» Exercise tasks
1/ Copy the passage about the Seymours' move to Costa Rica word for word, between "Opening a business, moving" and "is perfect year-round.", inclusive.
2/ Decide whether each statement below agrees with the article about the Seymours' retirement in Costa Rica. Answer yes or no for each, quoting the words from the article that settle it.
(a) Jen was 44 and worked in commercial title insurance.
(b) The Seymours arrived in Costa Rica in June 2014.
(c) The couple rents a three-bedroom home.
3/ Carry the article about the Seymours' retirement in Costa Rica further, picking up after its final sentence.

» Excerpted text
- - -

For Greg and Jen Seymour life in Dallas, Texas had been taking its toll for years. Jen, 44, was in commercial title insurance. And Greg, 41, was a top manager at a company that did research for law firms.
“My job could definitely be stressful, but it wasn’t as demanding as Greg’s,” says Jen. “People were always calling or texting him—24 hours a day. Any problem that came up, he had to take care of it, even it was the middle of the night or we were at dinner.”
The couple was living well—the big house, the cars, dinners out, and all the rest. But they were stressed out and Greg’s health especially was suffering.
“I was burnt out. So we were looking for a change,” says Greg.
Opening a business, moving to a small town, changing careers, heading out on the road in an RV…they considered all these options. But once they started reading about retiring overseas, it seemed the way to go. And Costa Rica quickly rose to the top of their list of destinations because it’s an easy flight back to Dallas and there’s good infrastructure, healthcare, and Internet access. And the climate where they live in the Central Valley is perfect year-round.
Most importantly, Costa Rica’s low cost of living allowed them to retire early and live within a pretty modest budget from their savings and retirement accounts. They manage to stay within $1,500 a month—though they’ve spent as little as $1,200 since arriving in June 2013.
“We’re living on a quarter of what we spent in the U.S.,” explains Jen.
They rely on buses and taxis to get around and rent a nice two-bedroom home in the hills above Grecia in the Central Valley region. A big saving comes from shopping at the weekly farmers’ market in town, where they buy mostly fresh fruits and vegetables.

- - -

» Recorded information
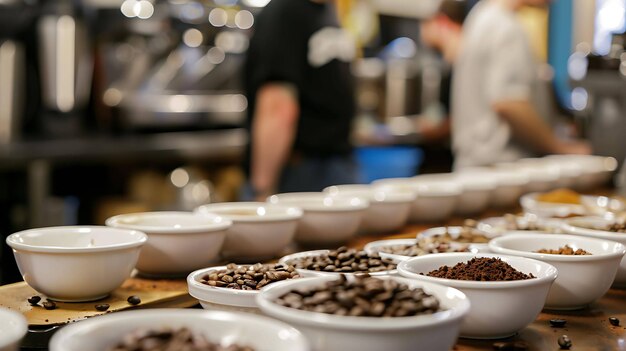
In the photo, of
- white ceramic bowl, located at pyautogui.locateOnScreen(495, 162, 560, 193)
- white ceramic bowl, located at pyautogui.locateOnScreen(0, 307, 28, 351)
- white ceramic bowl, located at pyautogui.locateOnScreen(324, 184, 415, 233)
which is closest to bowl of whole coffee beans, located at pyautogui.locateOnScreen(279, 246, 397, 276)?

- - -

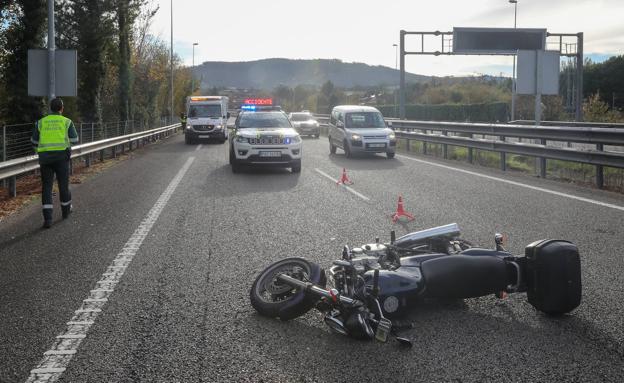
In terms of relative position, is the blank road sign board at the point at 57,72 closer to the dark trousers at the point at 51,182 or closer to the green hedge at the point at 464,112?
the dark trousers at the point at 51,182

- - -

» Exercise responses
1/
Opening a business, moving to a small town, changing careers, heading out on the road in an RV…they considered all these options. But once they started reading about retiring overseas, it seemed the way to go. And Costa Rica quickly rose to the top of their list of destinations because it’s an easy flight back to Dallas and there’s good infrastructure, healthcare, and Internet access. And the climate where they live in the Central Valley is perfect year-round.

2/
(a) Yes: "Jen, 44, was in commercial title insurance."
(b) No: "since arriving in June 2013."
(c) No: "rent a nice two-bedroom home in the hills above Grecia in the Central Valley region."

3/
The Seymours have had no trouble getting into the rhythm of retirement. They finally have time for things like hanging out with friends and meeting new people.
“We didn’t have much of a social life in Dallas,” says Jen. “We were always so busy.”
Jen practices yoga once or twice with a neighborhood group—$5 a class. She’s started up a bake shop out of their kitchen, selling bread and desserts (awesome éclairs, by the way) to friends. And she’s also making jewelry.
Greg has taken up photography and is up and out of the house for long walks early every morning.
“I’ve lost 35 pounds, and I’m off my blood pressure medication. I think it’s because of our diet and exercise,” says Greg.
Both also have started writing about their experiences on blogs (costaricacurious.com and costaricachica.com) and other outlets. Jen’s working on a book as well.
All in all, they’re truly enjoying their new life in Costa Rica. And they have no regrets about selling everything they had back in the U.S. for a fresh start.
“Once we decided to simplify our lives and sell our stuff, it was very freeing,” says Greg. “Now, we wouldn’t have it any other way.”